Let $p$ be a prime and let all variables be in $\Bbb{Z}_p$.
Then you can write the result of
if(i > 0)
k = (a + b)c;
(C code)
as a polynomial $k := i^{p-1} (a+b)c + (1 - i^{p-1}) k$ (notice $:=$ and not $=$). But what about
if (i > j)
k = (a + b)c;
?
If you try converting $i \gt j$ when your ordering on $\Bbb{Z}_p$ is $0, 1 \lt 2 \lt \dots \lt p-1 $, then we have that $i - j \gt 0 \not\implies i \gt j$, but the converse holds.
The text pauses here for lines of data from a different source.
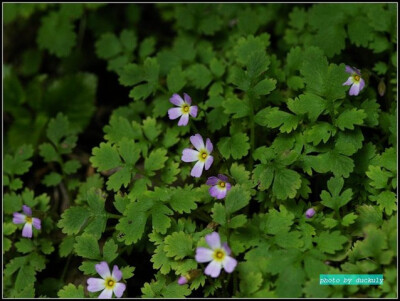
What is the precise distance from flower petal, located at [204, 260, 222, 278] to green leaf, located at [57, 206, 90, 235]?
0.95 m

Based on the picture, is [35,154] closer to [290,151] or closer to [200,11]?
[200,11]

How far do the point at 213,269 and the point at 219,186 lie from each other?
0.54 metres

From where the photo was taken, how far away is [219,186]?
9.52 ft

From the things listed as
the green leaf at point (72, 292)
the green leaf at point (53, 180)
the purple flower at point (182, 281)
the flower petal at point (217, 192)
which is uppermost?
the flower petal at point (217, 192)

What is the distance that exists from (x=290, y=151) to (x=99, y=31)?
8.10 ft

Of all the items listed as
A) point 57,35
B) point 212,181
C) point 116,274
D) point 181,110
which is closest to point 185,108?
point 181,110

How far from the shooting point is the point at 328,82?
2953mm

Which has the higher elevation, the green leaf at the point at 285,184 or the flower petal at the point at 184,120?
the flower petal at the point at 184,120

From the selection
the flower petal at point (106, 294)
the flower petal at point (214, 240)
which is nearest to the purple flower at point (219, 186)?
the flower petal at point (214, 240)

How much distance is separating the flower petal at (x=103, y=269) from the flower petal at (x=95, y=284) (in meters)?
0.04

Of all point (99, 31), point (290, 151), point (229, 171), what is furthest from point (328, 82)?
point (99, 31)

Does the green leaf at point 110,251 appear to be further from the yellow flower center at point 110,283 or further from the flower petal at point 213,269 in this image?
the flower petal at point 213,269

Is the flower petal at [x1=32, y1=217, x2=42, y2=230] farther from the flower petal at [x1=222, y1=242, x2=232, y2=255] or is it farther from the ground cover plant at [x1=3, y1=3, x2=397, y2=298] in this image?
the flower petal at [x1=222, y1=242, x2=232, y2=255]

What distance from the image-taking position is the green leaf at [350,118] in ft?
9.33
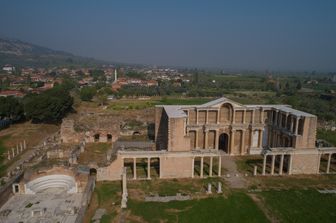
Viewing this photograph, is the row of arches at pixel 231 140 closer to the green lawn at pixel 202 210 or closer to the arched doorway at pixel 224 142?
the arched doorway at pixel 224 142

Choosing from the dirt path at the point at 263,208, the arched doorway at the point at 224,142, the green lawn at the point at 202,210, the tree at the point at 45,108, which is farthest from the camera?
the tree at the point at 45,108

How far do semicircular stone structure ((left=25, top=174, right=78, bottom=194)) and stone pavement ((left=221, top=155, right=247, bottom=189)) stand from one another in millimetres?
15281

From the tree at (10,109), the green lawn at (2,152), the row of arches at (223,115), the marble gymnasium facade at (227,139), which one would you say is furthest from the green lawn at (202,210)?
the tree at (10,109)

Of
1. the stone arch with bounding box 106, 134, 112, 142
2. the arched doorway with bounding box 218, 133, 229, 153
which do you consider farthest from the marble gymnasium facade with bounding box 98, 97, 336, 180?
the stone arch with bounding box 106, 134, 112, 142

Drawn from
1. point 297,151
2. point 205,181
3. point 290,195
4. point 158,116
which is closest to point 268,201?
point 290,195

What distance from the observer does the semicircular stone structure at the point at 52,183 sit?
1050 inches

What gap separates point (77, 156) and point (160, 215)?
16.5 metres

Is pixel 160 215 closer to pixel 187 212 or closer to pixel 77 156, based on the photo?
pixel 187 212

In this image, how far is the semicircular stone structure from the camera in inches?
1050

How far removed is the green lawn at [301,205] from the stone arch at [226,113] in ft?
40.0

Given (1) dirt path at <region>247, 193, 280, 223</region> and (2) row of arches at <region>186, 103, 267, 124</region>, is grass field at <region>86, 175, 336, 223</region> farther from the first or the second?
(2) row of arches at <region>186, 103, 267, 124</region>

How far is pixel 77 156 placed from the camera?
3538 centimetres

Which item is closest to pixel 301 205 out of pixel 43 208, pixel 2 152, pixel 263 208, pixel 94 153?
pixel 263 208

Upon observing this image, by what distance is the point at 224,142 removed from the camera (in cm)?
3981
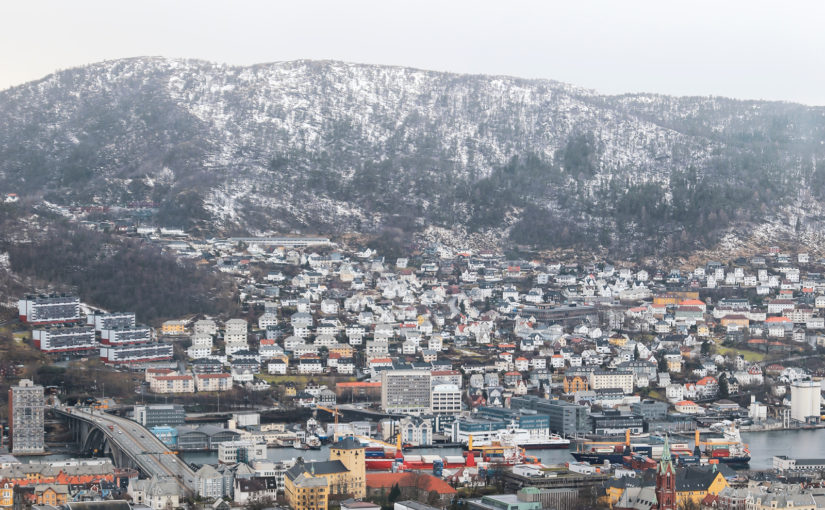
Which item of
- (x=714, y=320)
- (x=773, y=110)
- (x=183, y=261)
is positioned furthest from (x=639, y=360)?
(x=773, y=110)

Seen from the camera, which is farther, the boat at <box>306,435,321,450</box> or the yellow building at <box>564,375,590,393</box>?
the yellow building at <box>564,375,590,393</box>

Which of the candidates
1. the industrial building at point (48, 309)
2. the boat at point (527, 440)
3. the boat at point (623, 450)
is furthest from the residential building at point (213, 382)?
the boat at point (623, 450)

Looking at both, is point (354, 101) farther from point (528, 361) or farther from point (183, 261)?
point (528, 361)

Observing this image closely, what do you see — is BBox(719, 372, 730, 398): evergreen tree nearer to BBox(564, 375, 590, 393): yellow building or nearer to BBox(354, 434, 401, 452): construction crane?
A: BBox(564, 375, 590, 393): yellow building

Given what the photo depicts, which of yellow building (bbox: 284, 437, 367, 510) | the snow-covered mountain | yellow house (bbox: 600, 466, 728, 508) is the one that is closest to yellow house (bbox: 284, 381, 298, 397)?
yellow building (bbox: 284, 437, 367, 510)

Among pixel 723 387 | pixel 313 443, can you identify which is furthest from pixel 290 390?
pixel 723 387

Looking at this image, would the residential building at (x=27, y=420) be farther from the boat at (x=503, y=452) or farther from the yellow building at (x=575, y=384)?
the yellow building at (x=575, y=384)
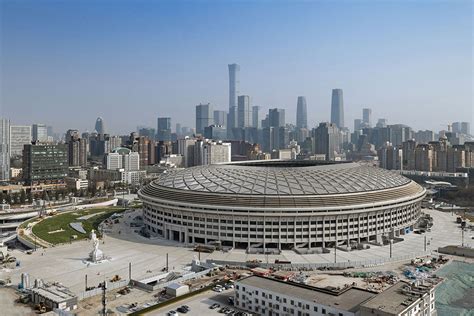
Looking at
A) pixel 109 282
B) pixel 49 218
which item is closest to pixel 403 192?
pixel 109 282

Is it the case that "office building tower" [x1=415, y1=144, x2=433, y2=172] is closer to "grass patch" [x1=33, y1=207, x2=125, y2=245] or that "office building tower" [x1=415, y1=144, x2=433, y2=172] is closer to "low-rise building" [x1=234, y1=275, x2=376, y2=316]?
"grass patch" [x1=33, y1=207, x2=125, y2=245]

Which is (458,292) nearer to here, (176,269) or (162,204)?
(176,269)

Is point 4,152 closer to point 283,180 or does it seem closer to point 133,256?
point 133,256

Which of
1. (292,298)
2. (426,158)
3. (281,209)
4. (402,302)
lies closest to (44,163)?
(281,209)

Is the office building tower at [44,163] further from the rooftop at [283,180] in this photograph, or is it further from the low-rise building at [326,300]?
the low-rise building at [326,300]

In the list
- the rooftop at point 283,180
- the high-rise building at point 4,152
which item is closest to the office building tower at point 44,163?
the high-rise building at point 4,152

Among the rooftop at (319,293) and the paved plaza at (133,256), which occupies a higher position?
the rooftop at (319,293)
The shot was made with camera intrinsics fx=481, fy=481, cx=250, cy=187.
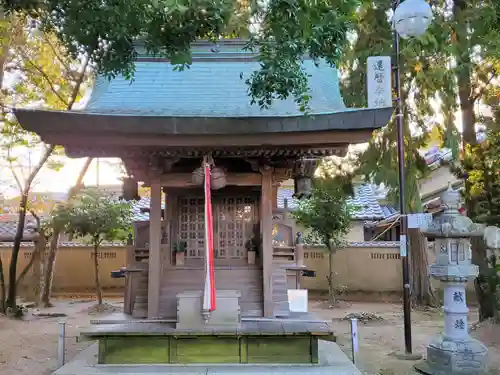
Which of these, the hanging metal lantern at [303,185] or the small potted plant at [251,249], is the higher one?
the hanging metal lantern at [303,185]

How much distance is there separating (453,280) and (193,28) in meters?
5.78

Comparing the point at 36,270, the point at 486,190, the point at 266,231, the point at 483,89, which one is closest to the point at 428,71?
the point at 483,89

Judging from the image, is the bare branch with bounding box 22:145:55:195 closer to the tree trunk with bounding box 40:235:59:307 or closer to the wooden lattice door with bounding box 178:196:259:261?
the tree trunk with bounding box 40:235:59:307

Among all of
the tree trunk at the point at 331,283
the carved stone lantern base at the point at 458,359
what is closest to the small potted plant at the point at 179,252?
the carved stone lantern base at the point at 458,359

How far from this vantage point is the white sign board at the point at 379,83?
852cm

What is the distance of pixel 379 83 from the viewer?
339 inches

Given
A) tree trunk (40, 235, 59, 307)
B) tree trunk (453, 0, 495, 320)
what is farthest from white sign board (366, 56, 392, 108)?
tree trunk (40, 235, 59, 307)

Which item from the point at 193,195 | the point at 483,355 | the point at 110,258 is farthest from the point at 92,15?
the point at 110,258

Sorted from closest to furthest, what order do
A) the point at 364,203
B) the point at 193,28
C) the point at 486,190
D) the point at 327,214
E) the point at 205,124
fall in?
the point at 193,28
the point at 205,124
the point at 486,190
the point at 327,214
the point at 364,203

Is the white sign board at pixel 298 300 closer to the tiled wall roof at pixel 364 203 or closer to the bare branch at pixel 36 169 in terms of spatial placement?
the bare branch at pixel 36 169

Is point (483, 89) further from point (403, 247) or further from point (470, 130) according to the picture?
point (403, 247)

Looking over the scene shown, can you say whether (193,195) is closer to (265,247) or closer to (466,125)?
(265,247)

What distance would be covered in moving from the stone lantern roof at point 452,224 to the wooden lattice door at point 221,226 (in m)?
3.19

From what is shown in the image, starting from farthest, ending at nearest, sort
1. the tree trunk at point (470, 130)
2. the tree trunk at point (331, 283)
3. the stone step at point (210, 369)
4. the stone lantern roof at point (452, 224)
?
the tree trunk at point (331, 283) → the tree trunk at point (470, 130) → the stone lantern roof at point (452, 224) → the stone step at point (210, 369)
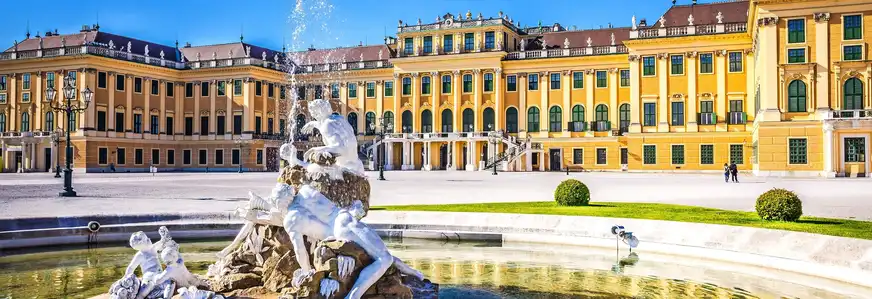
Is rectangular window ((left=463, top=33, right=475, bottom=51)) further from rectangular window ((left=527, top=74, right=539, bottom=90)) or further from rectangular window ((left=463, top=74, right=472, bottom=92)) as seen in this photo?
rectangular window ((left=527, top=74, right=539, bottom=90))

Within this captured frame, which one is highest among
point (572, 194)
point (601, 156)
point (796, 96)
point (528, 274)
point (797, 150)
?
point (796, 96)

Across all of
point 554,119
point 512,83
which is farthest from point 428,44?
point 554,119

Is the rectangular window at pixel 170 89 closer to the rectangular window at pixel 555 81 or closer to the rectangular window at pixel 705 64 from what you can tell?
the rectangular window at pixel 555 81

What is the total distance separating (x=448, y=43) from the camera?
59406 mm

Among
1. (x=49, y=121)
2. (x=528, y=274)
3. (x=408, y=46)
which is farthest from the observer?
(x=408, y=46)

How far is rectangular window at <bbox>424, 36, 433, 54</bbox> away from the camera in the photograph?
59750mm

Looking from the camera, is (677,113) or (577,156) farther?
(577,156)

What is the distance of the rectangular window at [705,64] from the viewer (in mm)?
49125

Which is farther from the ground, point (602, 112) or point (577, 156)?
point (602, 112)

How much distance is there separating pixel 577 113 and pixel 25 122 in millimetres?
42631

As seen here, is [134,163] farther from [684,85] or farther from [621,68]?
[684,85]

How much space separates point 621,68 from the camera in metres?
54.0

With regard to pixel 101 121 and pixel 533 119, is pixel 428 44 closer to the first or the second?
pixel 533 119

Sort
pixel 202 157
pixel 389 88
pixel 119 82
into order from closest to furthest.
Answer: pixel 119 82
pixel 389 88
pixel 202 157
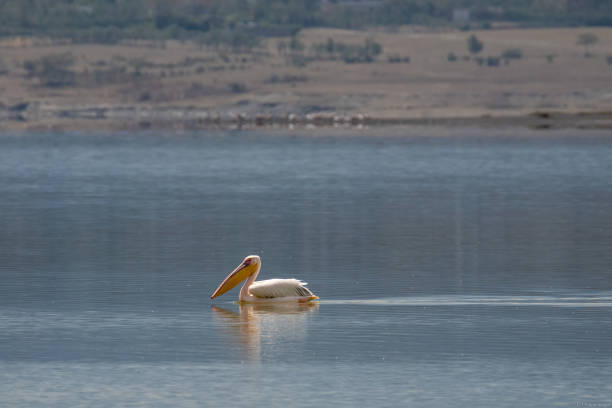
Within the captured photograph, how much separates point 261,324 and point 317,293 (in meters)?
2.43

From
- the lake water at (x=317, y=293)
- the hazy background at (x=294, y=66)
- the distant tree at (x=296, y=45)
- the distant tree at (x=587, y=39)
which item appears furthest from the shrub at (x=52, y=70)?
the lake water at (x=317, y=293)

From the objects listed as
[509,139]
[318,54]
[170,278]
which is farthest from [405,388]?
[318,54]

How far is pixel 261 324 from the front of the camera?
658 inches

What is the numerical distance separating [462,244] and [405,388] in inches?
484

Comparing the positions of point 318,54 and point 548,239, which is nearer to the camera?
point 548,239

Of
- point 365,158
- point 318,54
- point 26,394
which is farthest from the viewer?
point 318,54

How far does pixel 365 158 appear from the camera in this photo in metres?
61.8

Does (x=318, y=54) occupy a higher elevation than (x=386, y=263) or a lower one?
higher

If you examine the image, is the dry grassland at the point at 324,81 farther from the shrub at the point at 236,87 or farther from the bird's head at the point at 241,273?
the bird's head at the point at 241,273

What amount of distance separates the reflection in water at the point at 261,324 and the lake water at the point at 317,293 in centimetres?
4

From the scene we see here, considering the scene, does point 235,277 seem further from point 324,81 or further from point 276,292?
point 324,81

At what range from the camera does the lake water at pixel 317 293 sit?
44.2ft

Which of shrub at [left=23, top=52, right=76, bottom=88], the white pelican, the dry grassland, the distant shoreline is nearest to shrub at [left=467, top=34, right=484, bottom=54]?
the dry grassland

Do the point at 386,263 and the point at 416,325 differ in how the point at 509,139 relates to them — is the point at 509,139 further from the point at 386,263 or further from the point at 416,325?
the point at 416,325
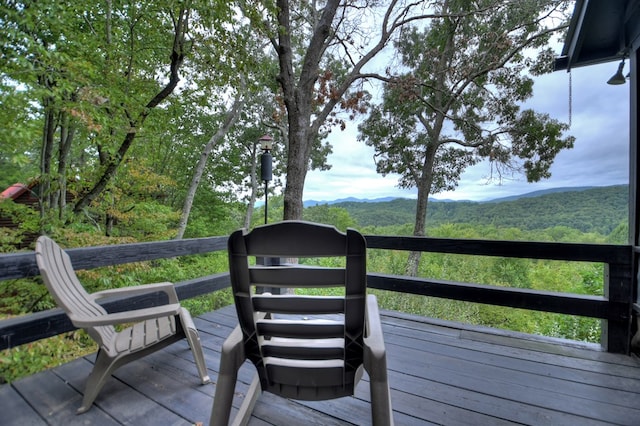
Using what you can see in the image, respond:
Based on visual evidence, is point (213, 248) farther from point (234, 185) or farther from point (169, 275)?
point (234, 185)

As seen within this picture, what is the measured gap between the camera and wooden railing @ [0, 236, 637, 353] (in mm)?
1736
Then how can we construct a polynomial $F$ in $i,j,k,a,b,c$ such that $k := F(i,j,k,a,b,c)$ yields the same computation?
I bet there is one!!!
Any function $f$ from $\Bbb Z_p$ to $\Bbb Z_p$ can be written as a polynomial: by Fermat's little theorem, $$ f(i) = \sum_{t=0}^{p-1} f(t)\big( 1-(i-t)^{p-1} \big). $$ In your case, you want the answer to be $k$ when $0\le i\le j$ and $(a+b)c$ when $j<i\le p+1$; so the appropriate polynomial is $$ f(i) = k \sum_{t=0}^{j} \big( 1-(i-t)^{p-1} \big) + (a+b)c \sum_{t=j+1}^{p-1} \big( 1-(i-t)^{p-1} \big). $$ You can look for simpler expressions for this polynomial if you want; it's the unique polynomial of degree at most $p-1$ that does the trick.